In what could be a fatal blow to the proposed sewer system in Chassahowitzka, the County Commission voted 2-2 Tuesday against levying an assessment to help pay for the project.
That means the county can't reserve space for the assessment on the tax roll this year. And it could jeopardize the more than $4-million in state grant money the county has secured to help fund a sewer system in the coastal community.
Meanwhile, state Sen. Nancy Argenziano has introduced a bill that could change the way local governments pursue wastewater projects.
Currently, state law requires systems be hooked up to central sewer when it is available within 365 days.
Senate Bill 1874, which Argenziano filed last week, would allow homeowners to opt out of connecting to sewer systems if they already have a permitted, working, on-site septic system.
It would also require county governments to conduct studies to compare the costs of hooking up to sewer with the cost of on-site sewage treatment systems.
As for Chassahowitzka, County Commission Chairman Gary Bartell said Wednesday that he planned to meet with the state agencies that had promised grant funding and do everything he could to preserve the grants.
Tuesday's vote "doesn't kill the project," he said Wednesday. "I can't tell you where we're going, but we've got to complete the project."
The vote came nearly two months after a similar vote caused Bartell to declare the project "dead on arrival."
Commissioner Jim Fowler, who did not attend the December meeting where the assessment first came up, offered the project's supporters hope of resurrection.
He said in January that allowing septic systems to remain in environmentally sensitive areas such as Chassahowitzka was an "environmental tragedy" and moved for commissioners to take up the issue again in February.
But Fowler and Commissioner Joyce Valentino voted against it on Tuesday.
Bartell and Commissioner Dennis Damato voted for the assessment and Commissioner Vicki Phillips did not attend Tuesday's meeting.
Fowler said he would only vote for the assessment if commissioners would agree to cap how much people would be required to pay and set aside money from the county's general fund for water quality projects.
"We need to take these steps today. We need to commit to that today," he said.
Bartell said such action would be premature.
Valentino said only the people who benefit from new sewers should pay for them.
During the meeting's public comment period, exchanges were often heated.

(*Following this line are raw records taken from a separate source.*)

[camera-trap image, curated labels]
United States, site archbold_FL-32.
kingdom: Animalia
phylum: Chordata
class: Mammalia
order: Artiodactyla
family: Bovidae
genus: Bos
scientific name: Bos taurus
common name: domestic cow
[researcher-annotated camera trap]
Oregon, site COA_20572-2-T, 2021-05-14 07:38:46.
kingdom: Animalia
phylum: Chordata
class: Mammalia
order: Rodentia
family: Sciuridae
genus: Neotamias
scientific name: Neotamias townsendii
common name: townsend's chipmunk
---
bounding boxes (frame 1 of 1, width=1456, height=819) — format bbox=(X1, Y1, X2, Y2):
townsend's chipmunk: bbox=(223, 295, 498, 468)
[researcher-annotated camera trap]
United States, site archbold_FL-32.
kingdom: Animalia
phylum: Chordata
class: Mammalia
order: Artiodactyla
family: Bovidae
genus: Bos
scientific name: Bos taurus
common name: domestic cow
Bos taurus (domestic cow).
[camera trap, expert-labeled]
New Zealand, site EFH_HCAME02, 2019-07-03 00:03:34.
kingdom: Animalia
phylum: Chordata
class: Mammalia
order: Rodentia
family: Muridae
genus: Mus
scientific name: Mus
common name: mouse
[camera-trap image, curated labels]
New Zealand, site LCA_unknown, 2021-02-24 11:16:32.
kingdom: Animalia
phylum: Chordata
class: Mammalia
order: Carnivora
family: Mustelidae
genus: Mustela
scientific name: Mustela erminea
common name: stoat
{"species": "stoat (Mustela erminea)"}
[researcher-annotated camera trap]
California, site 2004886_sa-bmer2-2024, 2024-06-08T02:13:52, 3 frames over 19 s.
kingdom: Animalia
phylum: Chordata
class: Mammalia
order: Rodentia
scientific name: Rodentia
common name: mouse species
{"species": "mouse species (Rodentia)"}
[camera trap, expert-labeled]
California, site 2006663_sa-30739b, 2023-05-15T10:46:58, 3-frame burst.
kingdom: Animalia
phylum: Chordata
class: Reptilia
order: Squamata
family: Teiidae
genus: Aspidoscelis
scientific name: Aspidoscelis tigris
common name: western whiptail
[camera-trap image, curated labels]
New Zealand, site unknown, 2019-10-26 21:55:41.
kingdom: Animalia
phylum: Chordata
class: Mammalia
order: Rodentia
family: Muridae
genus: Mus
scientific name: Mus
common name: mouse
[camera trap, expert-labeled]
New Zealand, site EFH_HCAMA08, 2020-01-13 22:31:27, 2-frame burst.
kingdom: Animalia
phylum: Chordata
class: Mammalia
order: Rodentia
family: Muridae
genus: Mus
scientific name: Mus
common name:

Argenziano could not be reached for comment Wednesday about her proposed legislation. But several Citrus officials said that the bill threatens local government's ability to address the community's needs.
Without the guarantee that people would hook up to a sewer system, building the system would be financially unfeasible, they said.
"It would make it awfully difficult to do sewer projects in the future," County Administrator Richard Wesch said.
The county has spent years moving toward building sewer systems in environmentally sensitive areas, he said.
"This could send us in the opposite direction," he said.
Bartell said he planned to speak out against the bill.
"It would just destroy the ability for local government and the private sector to address the needs of the community," he said.